Il est un pays de montagnes où les femmes n’ont pas le droit de vivre leur vie comme elles l’entendent, ne peuvent envisager un désir d’indépendance, voire une vie de célibat. Pire, au yeux des mâles dominants, elles ne peuvent porter le fusil, cette arme au symbole si phallique. Ce pays, l’Albanie, est en Europe. Il pourrait d’ailleurs se situer dans n’importe quelle contrée de notre monde.

Porté par l’extraordinaire Alice Rohrwacher, « Vierge sous serment » est le premier film de Laura Bispuri. Il met en scène une jeune orpheline, Hanna, qui préfère la chasse à la poupée.
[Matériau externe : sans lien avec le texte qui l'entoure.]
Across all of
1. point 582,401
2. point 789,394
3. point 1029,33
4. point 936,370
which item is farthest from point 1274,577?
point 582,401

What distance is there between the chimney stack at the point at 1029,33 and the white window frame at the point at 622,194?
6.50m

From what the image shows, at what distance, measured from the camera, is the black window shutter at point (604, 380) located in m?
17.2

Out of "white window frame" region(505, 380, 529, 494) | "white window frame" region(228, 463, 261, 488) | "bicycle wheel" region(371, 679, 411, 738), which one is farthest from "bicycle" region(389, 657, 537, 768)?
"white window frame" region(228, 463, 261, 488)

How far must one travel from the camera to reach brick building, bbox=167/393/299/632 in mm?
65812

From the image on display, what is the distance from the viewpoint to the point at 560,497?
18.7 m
Ce type de femme est mal vue dans ce pays où le climat est aussi rude que les mentalités. Hanna adulte est mise aux bans du village: elle devra vivre seule, comme un homme. Pire, elle devra jurer de renoncer à sa féminité, à la maternité et au plaisir. Hanna, devenu Mark, décide de chercher en Italie la femme qu’elle fût.

Ce sujet étrange et néanmoins réel, inspiré d’un roman de Elvira Dones, pose une nouvelle fois la question féministe dont le constat est toujours aussi alarmant: être une femme libre n’est jamais acquis, cela nécessite une construction permanente. Lorsque ce ne sont pas les religions, ce sont les coutumes ancestrales qui déconsidèrent et sous estiment les femmes.

Laura Bispuri aborde finement son sujet dans une mise en scène âpre et des décors aussi majestueux (les montagnes albanaises) qu’étouffants (les grands ensembles des banlieues). Après « Amore » , « La Belle endormie » ou « Hungry hearts » , Alba Rorhwacher confirme son immense talent.